**Work to complete**
Nothing but the lines from the one containing "class: Mammalia" through the end of the data should be output, each reproduced exactly.

Saved entries:
────────────────
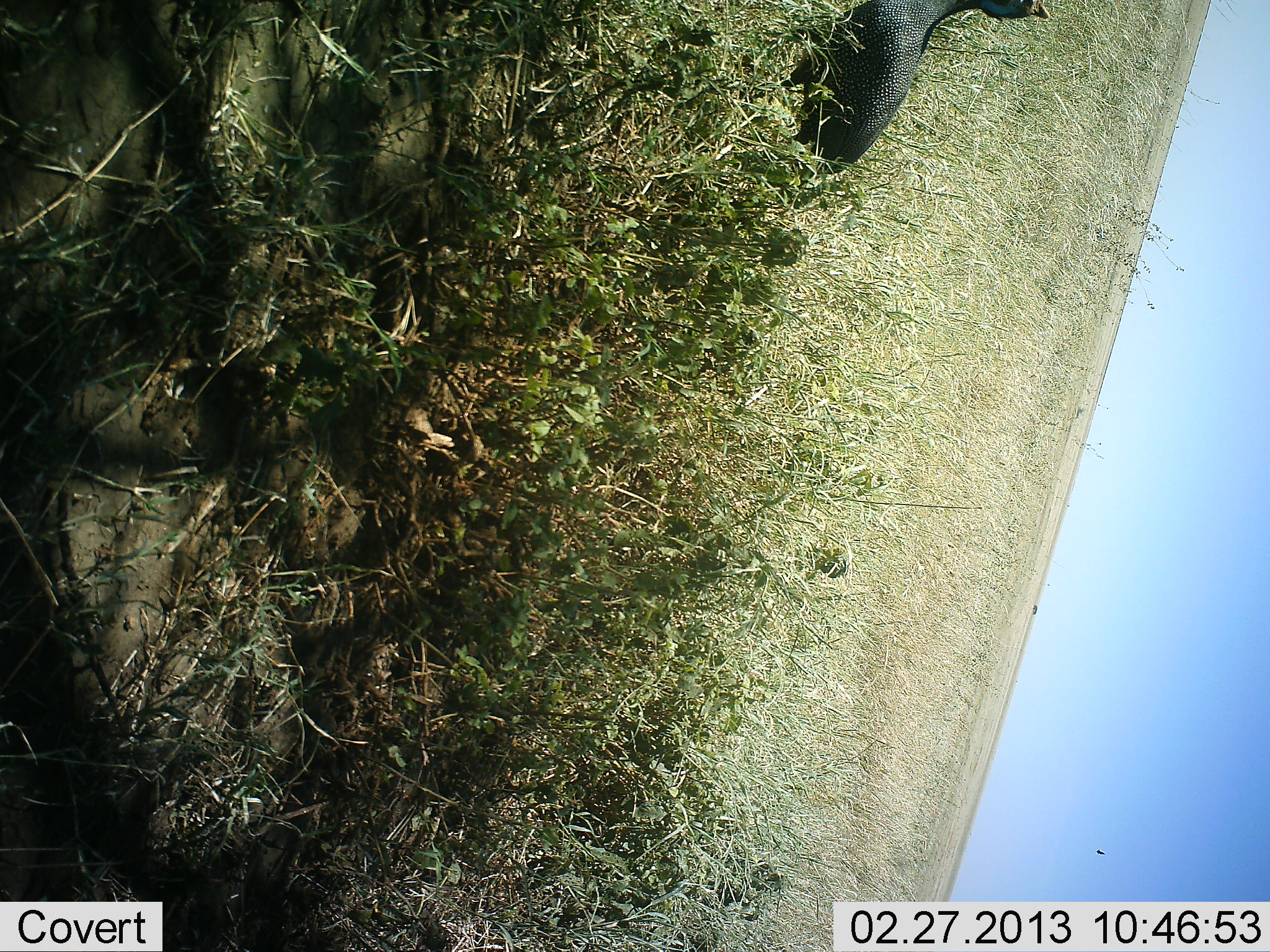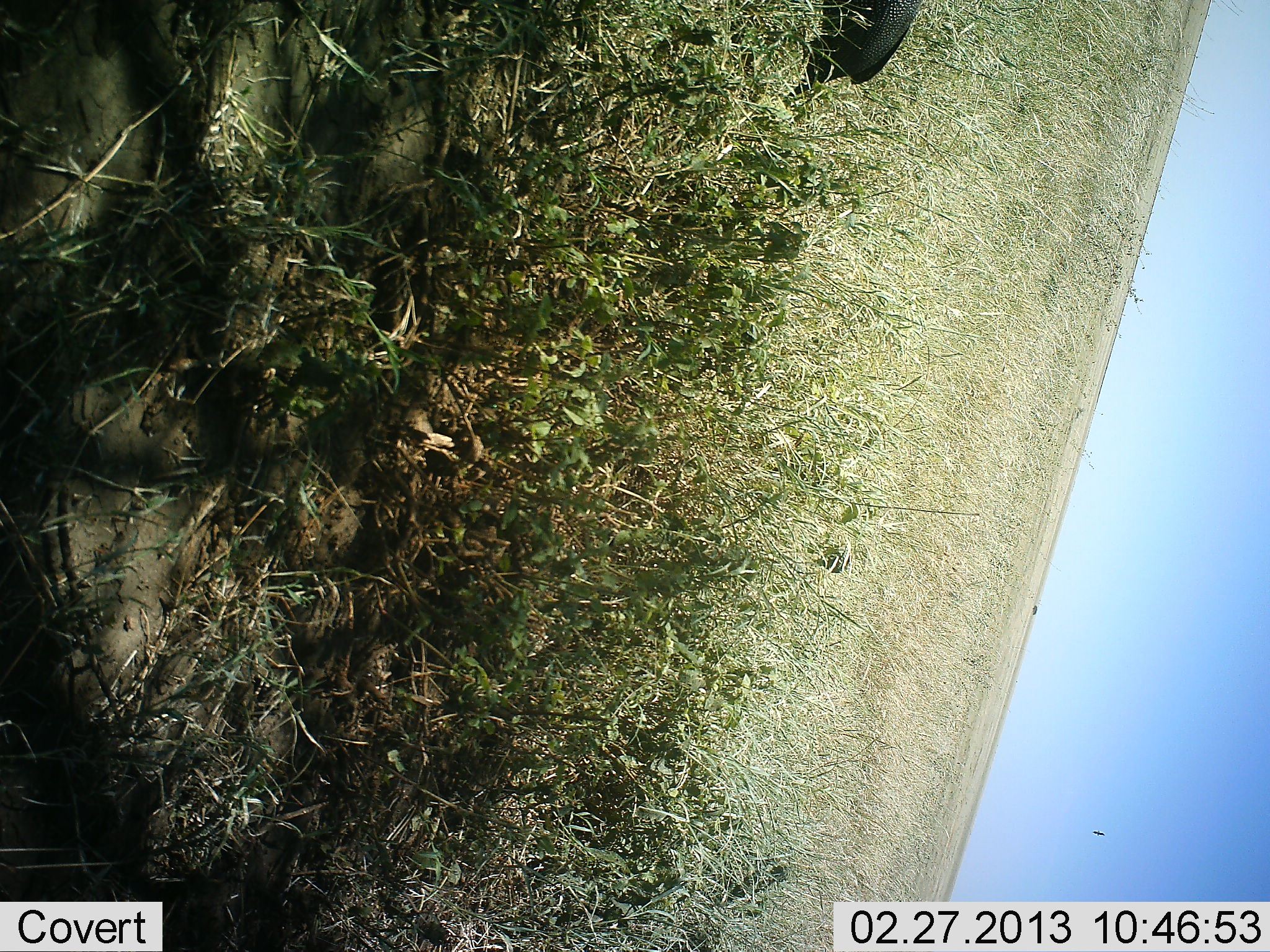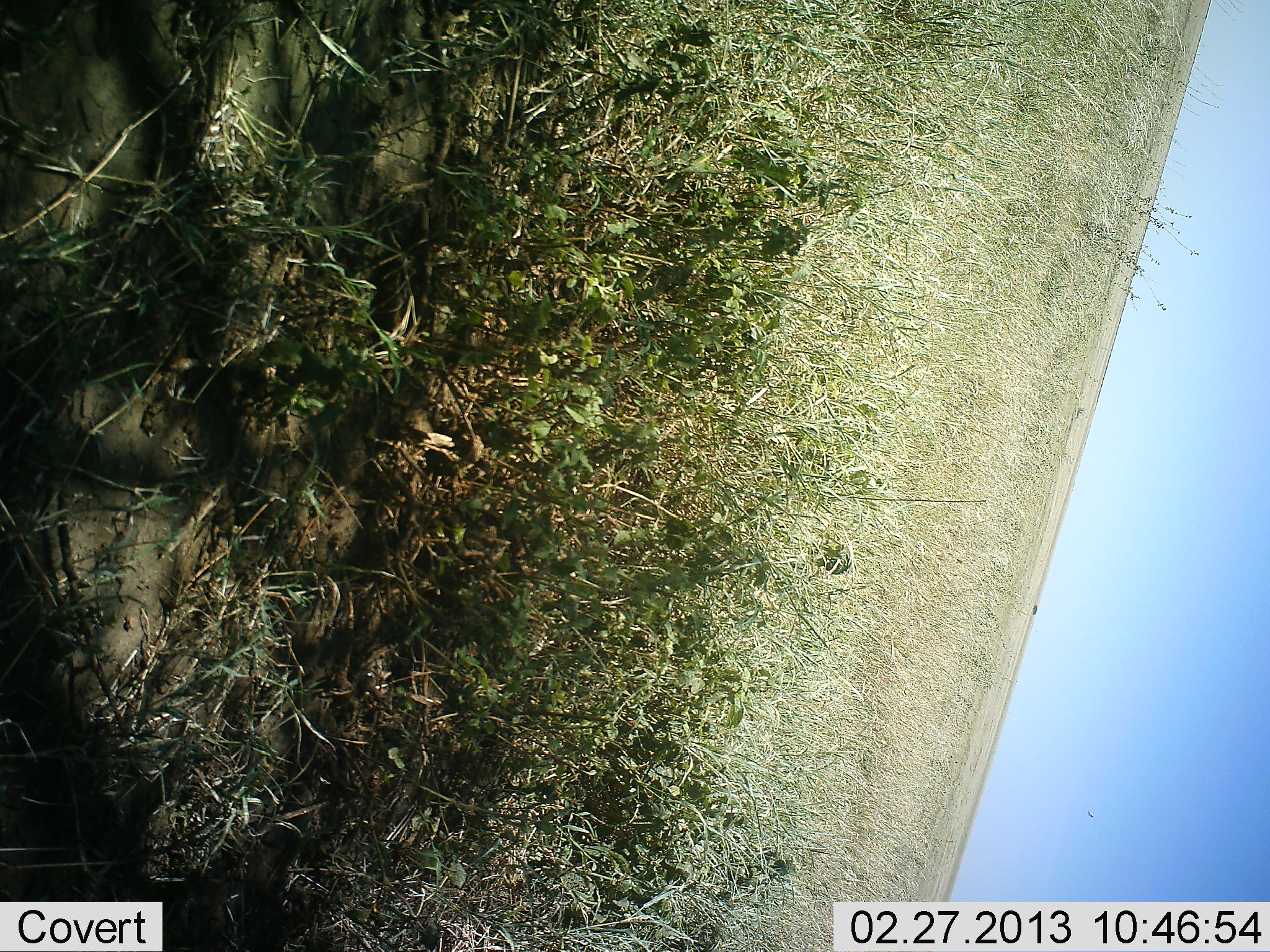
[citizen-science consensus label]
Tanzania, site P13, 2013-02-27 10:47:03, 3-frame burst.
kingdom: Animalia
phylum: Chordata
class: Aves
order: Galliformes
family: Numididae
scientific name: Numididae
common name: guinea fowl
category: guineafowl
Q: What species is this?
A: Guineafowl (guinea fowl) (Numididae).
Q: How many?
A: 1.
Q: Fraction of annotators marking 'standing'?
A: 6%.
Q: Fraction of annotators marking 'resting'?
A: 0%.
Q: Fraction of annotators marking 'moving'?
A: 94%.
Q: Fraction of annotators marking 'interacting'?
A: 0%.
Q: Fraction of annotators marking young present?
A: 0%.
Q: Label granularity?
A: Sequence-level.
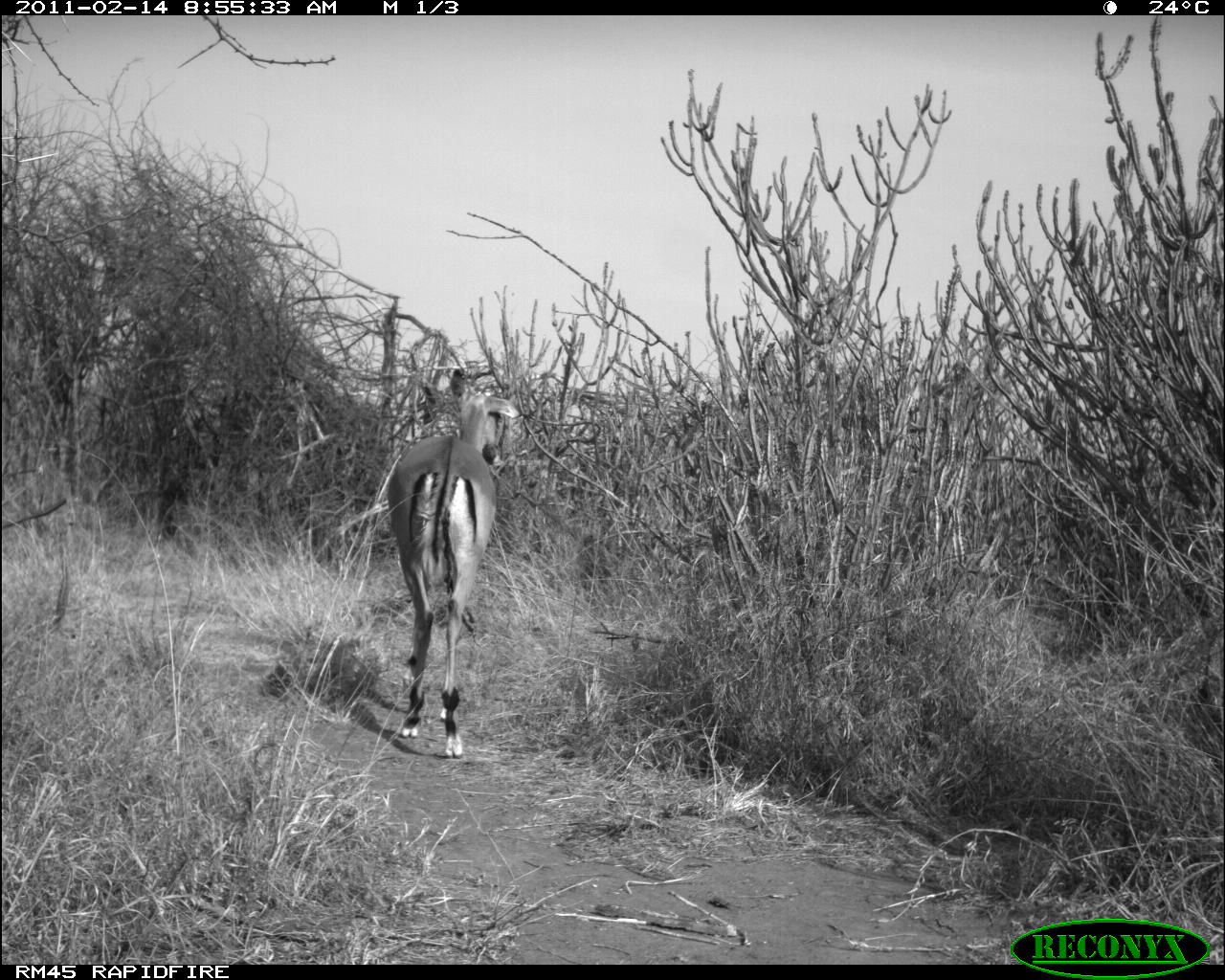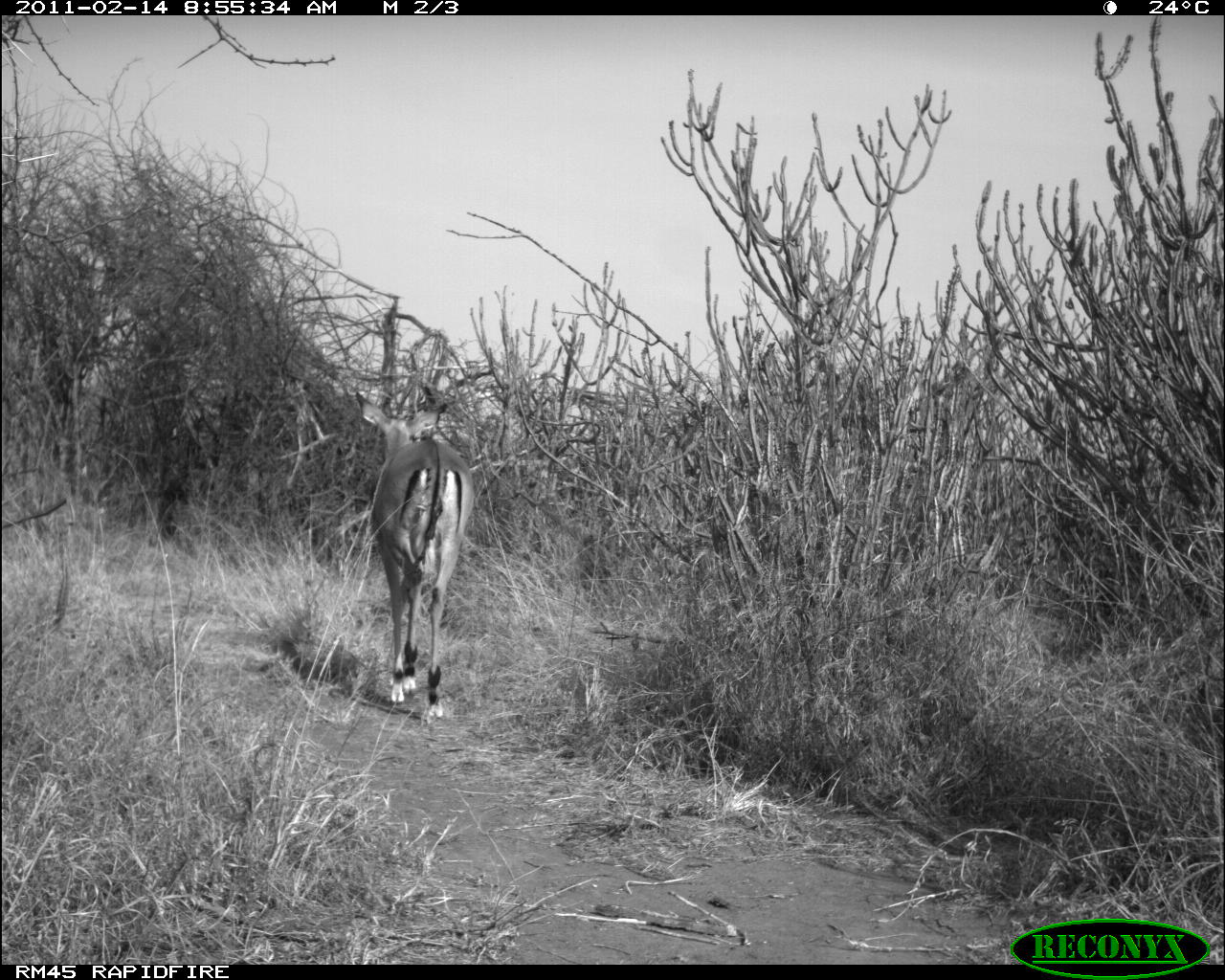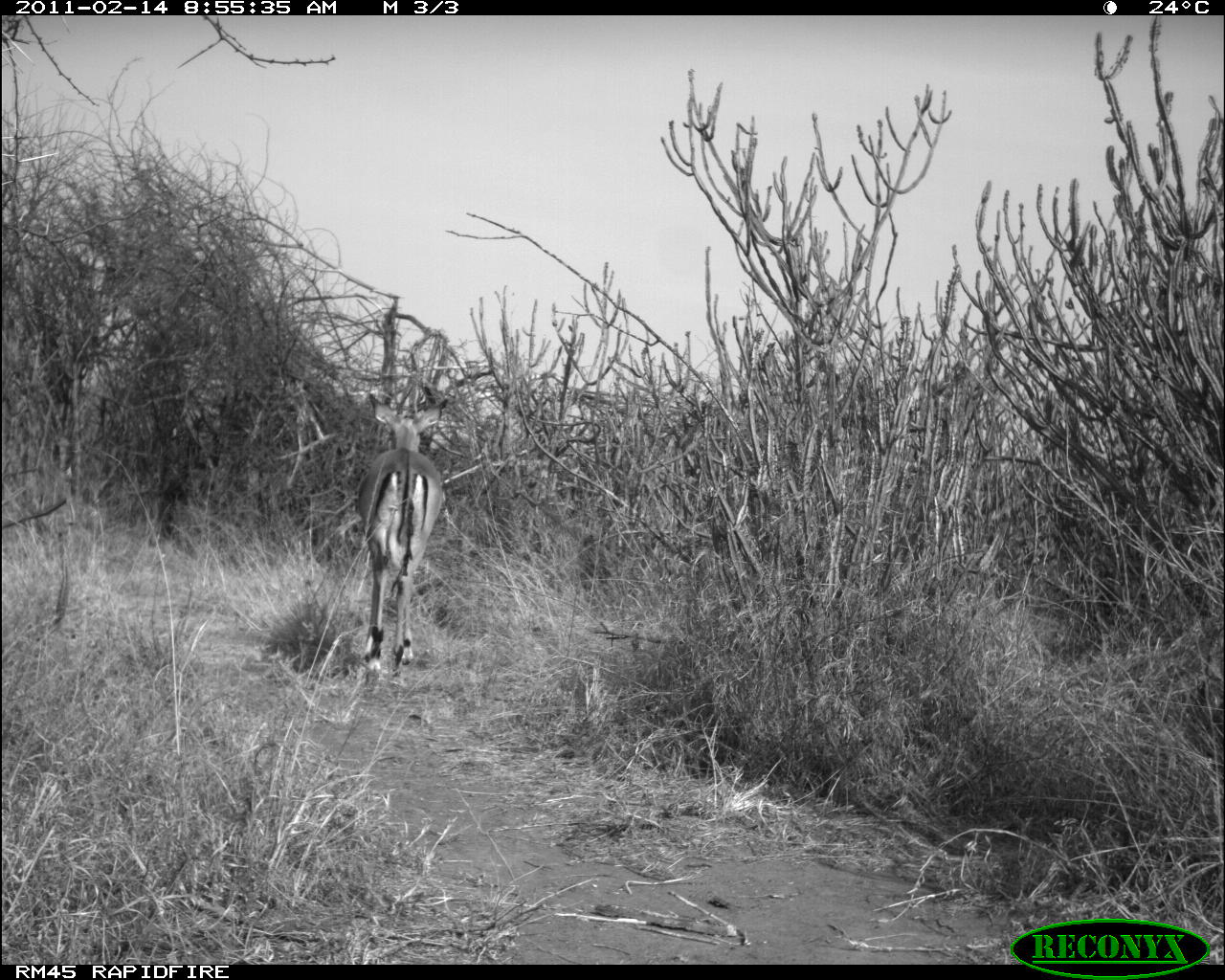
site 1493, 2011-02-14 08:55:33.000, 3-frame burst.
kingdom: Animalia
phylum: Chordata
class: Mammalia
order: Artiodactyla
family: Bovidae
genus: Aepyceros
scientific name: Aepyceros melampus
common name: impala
────────────────
**Task output**
class: Mammalia
order: Artiodactyla
family: Bovidae
genus: Aepyceros
scientific name: Aepyceros melampus
common name: impala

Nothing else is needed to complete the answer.